[python] Efficiently finding the last line in a text file

I need to extract the last line from a number of very large (several hundred megabyte) text files to get certain data. Currently, I am using python to cycle through all the lines until the file is empty and then I process the last line returned, but I am certain there is a more efficient way to do this.

What is the best way to retrieve just the last line of a text file using python?

This question is related to python text

The answer is


Use the file's seek method with a negative offset and whence=os.SEEK_END to read a block from the end of the file. Search that block for the last line end character(s) and grab all the characters after it. If there is no line end, back up farther and repeat the process.

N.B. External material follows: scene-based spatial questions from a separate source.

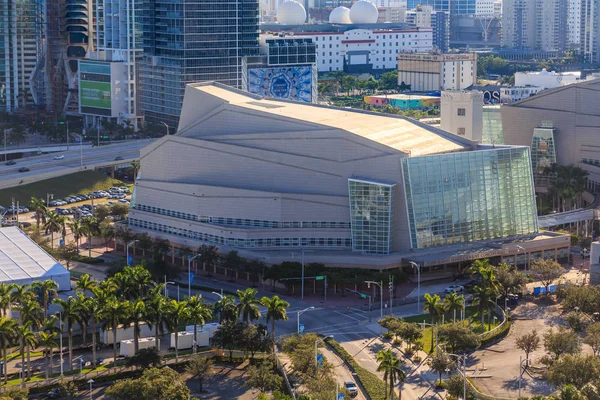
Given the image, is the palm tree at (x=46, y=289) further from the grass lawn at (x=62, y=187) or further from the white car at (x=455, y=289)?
the grass lawn at (x=62, y=187)

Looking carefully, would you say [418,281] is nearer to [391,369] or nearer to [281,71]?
[391,369]

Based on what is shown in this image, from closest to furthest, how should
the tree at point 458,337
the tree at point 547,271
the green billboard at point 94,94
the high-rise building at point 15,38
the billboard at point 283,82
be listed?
the tree at point 458,337, the tree at point 547,271, the billboard at point 283,82, the green billboard at point 94,94, the high-rise building at point 15,38

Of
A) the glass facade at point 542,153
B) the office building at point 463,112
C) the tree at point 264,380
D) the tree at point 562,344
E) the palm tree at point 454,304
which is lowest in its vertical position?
the tree at point 264,380

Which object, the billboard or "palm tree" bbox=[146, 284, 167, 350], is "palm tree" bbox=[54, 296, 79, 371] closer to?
"palm tree" bbox=[146, 284, 167, 350]

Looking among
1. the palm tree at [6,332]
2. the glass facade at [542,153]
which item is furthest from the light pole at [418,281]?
the glass facade at [542,153]

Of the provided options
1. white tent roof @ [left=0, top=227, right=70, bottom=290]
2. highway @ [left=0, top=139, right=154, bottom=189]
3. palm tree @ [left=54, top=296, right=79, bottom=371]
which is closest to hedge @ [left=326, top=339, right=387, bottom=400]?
palm tree @ [left=54, top=296, right=79, bottom=371]

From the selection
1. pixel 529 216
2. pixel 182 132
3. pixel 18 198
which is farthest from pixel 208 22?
pixel 529 216

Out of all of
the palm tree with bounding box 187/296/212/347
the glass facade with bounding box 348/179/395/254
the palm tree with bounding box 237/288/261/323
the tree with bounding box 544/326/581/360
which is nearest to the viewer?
the tree with bounding box 544/326/581/360
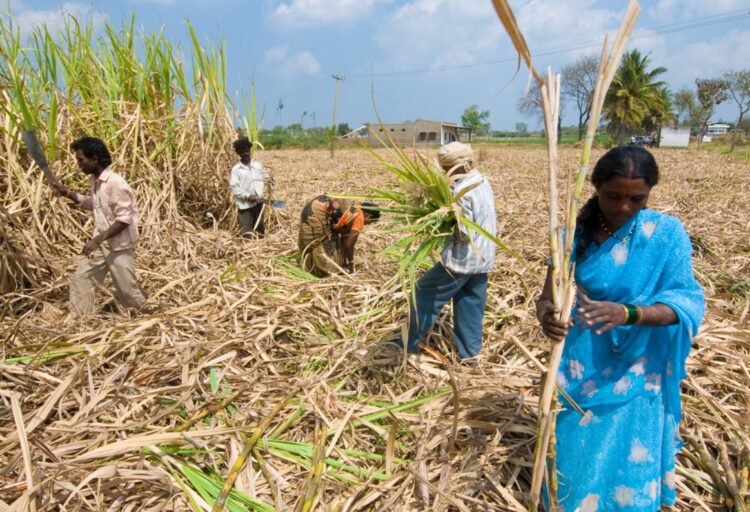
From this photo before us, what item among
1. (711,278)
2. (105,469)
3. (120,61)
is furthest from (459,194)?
(120,61)

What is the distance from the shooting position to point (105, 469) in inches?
71.2

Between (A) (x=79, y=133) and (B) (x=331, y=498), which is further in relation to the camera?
(A) (x=79, y=133)

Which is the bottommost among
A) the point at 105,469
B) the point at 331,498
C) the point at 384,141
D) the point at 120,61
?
the point at 331,498

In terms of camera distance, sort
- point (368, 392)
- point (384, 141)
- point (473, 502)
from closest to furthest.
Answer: point (473, 502)
point (384, 141)
point (368, 392)

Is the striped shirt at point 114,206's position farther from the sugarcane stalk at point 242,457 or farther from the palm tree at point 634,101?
the palm tree at point 634,101

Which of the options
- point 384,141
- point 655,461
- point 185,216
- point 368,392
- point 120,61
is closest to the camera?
point 655,461

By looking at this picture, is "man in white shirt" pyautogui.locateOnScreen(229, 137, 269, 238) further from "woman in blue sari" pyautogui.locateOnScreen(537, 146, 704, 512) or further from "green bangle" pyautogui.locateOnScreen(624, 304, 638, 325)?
"green bangle" pyautogui.locateOnScreen(624, 304, 638, 325)

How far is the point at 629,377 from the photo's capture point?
1418 millimetres

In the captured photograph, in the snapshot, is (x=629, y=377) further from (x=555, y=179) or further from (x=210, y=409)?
(x=210, y=409)

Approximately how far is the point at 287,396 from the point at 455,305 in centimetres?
107

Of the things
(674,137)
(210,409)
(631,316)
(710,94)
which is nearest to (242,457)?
(210,409)

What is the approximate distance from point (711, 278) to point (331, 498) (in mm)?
3420

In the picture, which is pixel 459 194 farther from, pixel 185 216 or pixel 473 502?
pixel 185 216

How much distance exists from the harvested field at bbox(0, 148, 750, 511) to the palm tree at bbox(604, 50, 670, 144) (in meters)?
31.7
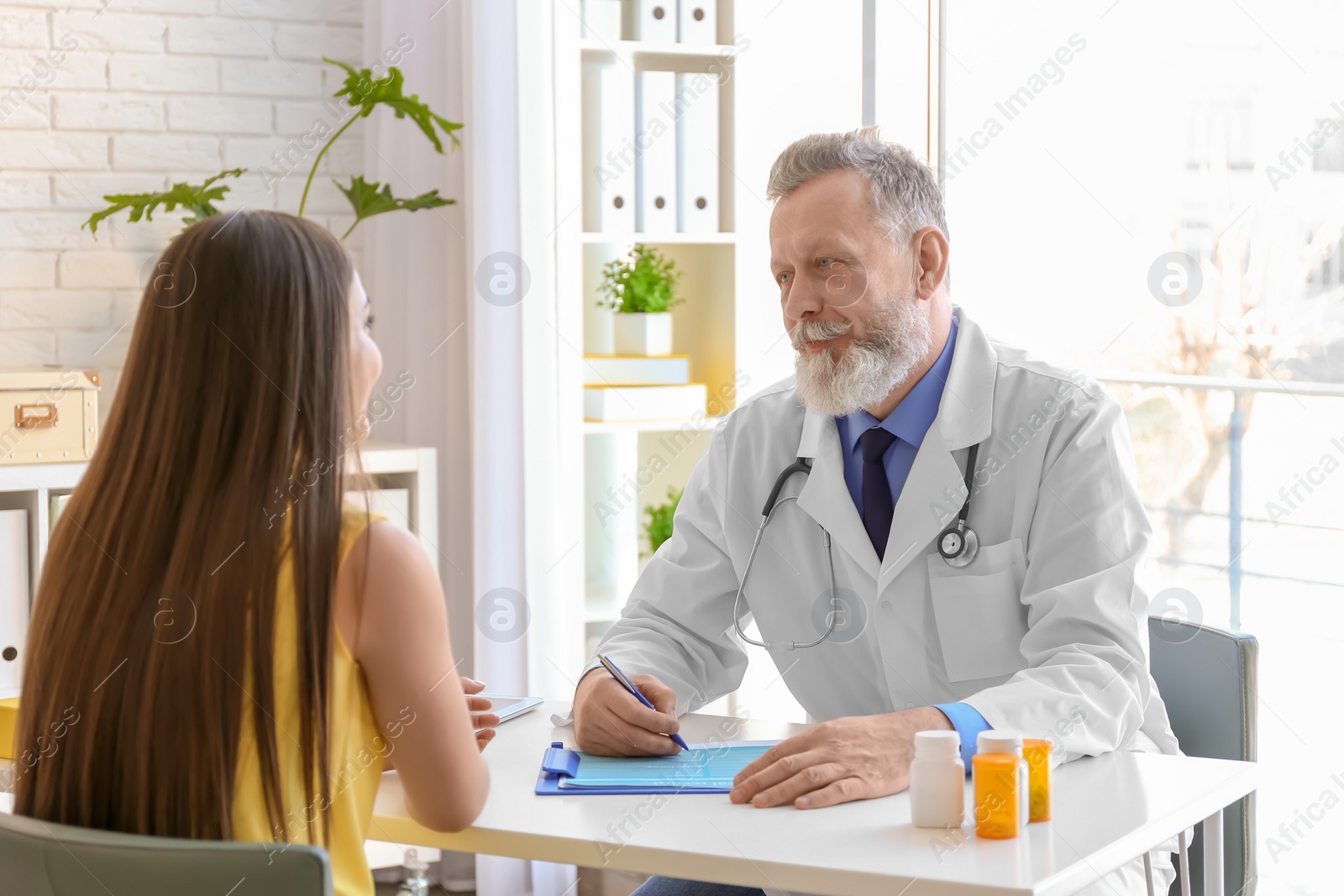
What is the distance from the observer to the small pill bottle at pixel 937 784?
1.25 meters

def last_line(in_file, block_size=1024, ignore_ending_newline=False):
    suffix = ""
    in_file.seek(0, os.SEEK_END)
    in_file_length = in_file.tell()
    seek_offset = 0

    while(-seek_offset < in_file_length):
        # Read from end.
        seek_offset -= block_size
        if -seek_offset > in_file_length:
            # Limit if we ran out of file (can't seek backward from start).
            block_size -= -seek_offset - in_file_length
            if block_size == 0:
                break
            seek_offset = -in_file_length
        in_file.seek(seek_offset, os.SEEK_END)
        buf = in_file.read(block_size)

        # Search for line end.
        if ignore_ending_newline and seek_offset == -block_size and buf[-1] == '\n':
            buf = buf[:-1]
        pos = buf.rfind('\n')
        if pos != -1:
            # Found line end.
            return buf[pos+1:] + suffix

        suffix = buf + suffix

    # One-line file.
    return suffix

Note that this will not work on things that don't support seek, like stdin or sockets. In those cases, you're stuck reading the whole thing (like the tail command does).

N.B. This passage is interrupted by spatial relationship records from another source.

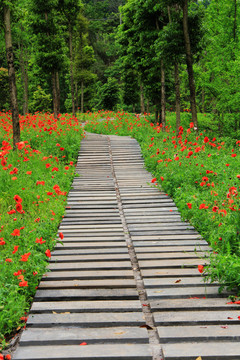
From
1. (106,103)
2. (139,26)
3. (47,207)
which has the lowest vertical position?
(47,207)

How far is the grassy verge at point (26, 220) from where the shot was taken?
3.56 m

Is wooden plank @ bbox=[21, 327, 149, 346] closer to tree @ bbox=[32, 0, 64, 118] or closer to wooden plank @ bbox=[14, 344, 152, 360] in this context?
wooden plank @ bbox=[14, 344, 152, 360]

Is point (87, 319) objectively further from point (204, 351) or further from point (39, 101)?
point (39, 101)

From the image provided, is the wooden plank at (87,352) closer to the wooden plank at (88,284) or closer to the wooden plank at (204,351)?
the wooden plank at (204,351)

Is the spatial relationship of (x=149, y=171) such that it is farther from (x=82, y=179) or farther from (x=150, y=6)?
(x=150, y=6)

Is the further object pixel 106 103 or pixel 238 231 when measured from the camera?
pixel 106 103

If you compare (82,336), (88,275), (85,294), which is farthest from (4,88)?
(82,336)

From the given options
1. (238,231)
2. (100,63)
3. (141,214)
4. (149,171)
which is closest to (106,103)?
(100,63)

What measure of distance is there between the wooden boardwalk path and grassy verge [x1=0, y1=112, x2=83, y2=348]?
0.61 ft

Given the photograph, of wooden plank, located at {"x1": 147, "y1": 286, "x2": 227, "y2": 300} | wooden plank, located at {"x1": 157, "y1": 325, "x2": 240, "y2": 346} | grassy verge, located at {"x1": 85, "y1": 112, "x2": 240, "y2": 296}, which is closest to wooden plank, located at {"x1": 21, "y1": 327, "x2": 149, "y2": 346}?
wooden plank, located at {"x1": 157, "y1": 325, "x2": 240, "y2": 346}

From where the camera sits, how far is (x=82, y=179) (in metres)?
10.4

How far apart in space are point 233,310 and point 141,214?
3696 mm

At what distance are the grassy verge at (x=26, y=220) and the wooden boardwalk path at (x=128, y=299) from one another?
19 cm

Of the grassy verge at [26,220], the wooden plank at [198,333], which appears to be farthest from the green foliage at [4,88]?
the wooden plank at [198,333]
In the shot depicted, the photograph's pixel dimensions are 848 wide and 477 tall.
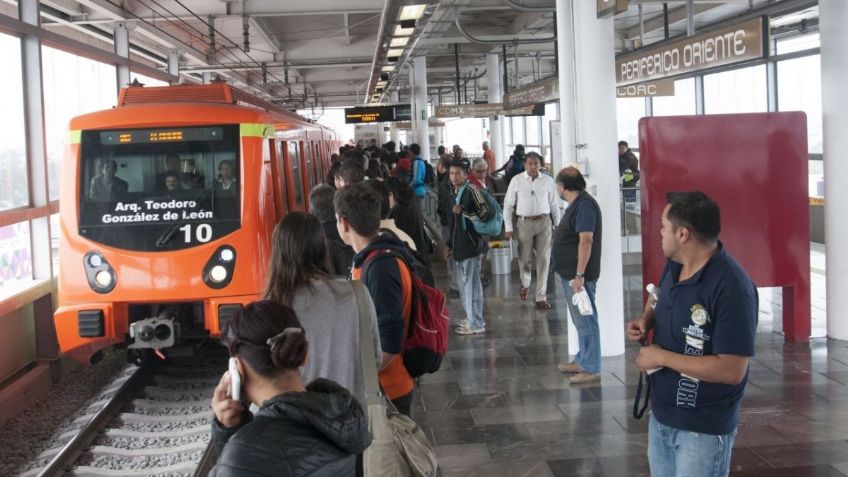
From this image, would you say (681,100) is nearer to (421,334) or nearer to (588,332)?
(588,332)

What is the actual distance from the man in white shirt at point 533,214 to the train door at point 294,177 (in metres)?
2.48

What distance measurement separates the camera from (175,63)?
16.3 m

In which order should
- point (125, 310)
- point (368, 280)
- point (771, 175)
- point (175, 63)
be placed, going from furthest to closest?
1. point (175, 63)
2. point (771, 175)
3. point (125, 310)
4. point (368, 280)

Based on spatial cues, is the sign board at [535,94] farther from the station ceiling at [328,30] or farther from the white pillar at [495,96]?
the white pillar at [495,96]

The inefficiency here is not really due to Python, but to the nature of how files are read. The only way to find the last line is to read the file in and find the line endings. However, the seek operation may be used to skip to any byte offset in the file. You can, therefore begin very close to the end of the file, and grab larger and larger chunks as needed until the last line ending is found:

from os import SEEK_END

def get_last_line(file):
  CHUNK_SIZE = 1024 # Would be good to make this the chunk size of the filesystem

  last_line = ""

  while True:
    # We grab chunks from the end of the file towards the beginning until we 
    # get a new line
    file.seek(-len(last_line) - CHUNK_SIZE, SEEK_END)
    chunk = file.read(CHUNK_SIZE)

    if not chunk:
      # The whole file is one big line
      return last_line

    if not last_line and chunk.endswith('\n'):
      # Ignore the trailing newline at the end of the file (but include it 
      # in the output).
      last_line = '\n'
      chunk = chunk[:-1]

    nl_pos = chunk.rfind('\n')
    # What's being searched for will have to be modified if you are searching
    # files with non-unix line endings.

    last_line = chunk[nl_pos + 1:] + last_line

    if nl_pos == -1:
      # The whole chunk is part of the last line.
      continue

    return last_line

Not the straight forward way, but probably much faster than a simple Python implementation:

line = subprocess.check_output(['tail', '-1', filename])

lines = file.readlines()
fileHandle.close()
last_line = lines[-1]

Seek to the end of the file minus 100 bytes or so. Do a read and search for a newline. If here is no newline, seek back another 100 bytes or so. Lather, rinse, repeat. Eventually you'll find a newline. The last line begins immediately after that newline.

Best case scenario you only do one read of 100 bytes.


If you can pick a reasonable maximum line length, you can seek to nearly the end of the file before you start reading.

myfile.seek(-max_line_length, os.SEEK_END)
line = myfile.readlines()[-1]

If you do know the maximal length of a line, you can do

def getLastLine(fname, maxLineLength=80):
    fp=file(fname, "rb")
    fp.seek(-maxLineLength-1, 2) # 2 means "from the end of the file"
    return fp.readlines()[-1]

This works on my windows machine. But I do not know what happens on other platforms if you open a text file in binary mode. The binary mode is needed if you want to use seek().


with open('output.txt', 'r') as f:
    lines = f.read().splitlines()
    last_line = lines[-1]
    print last_line

Could you load the file into a mmap, then use mmap.rfind(string[, start[, end]]) to find the second last EOL character in the file? A seek to that point in the file should point you to the last line I would think.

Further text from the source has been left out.